<<<<

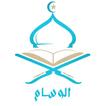 al wesam icon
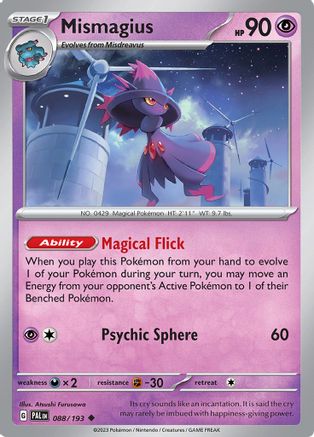 Mismagius 088/193  - Reverse Holofoil SV02 Paldea Evolved - Uncommon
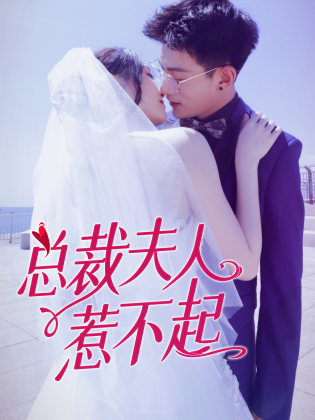 电影:总裁夫人惹不起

>>>>

Assigned task -> Write out, exactly and only, the lines from the one containing "Evolved - Uncommon" through the last line of the material above. Pictures do not go in the copy.

Task answer ->
 Mismagius 088/193  - Reverse Holofoil SV02 Paldea Evolved - Uncommon
 电影:总裁夫人惹不起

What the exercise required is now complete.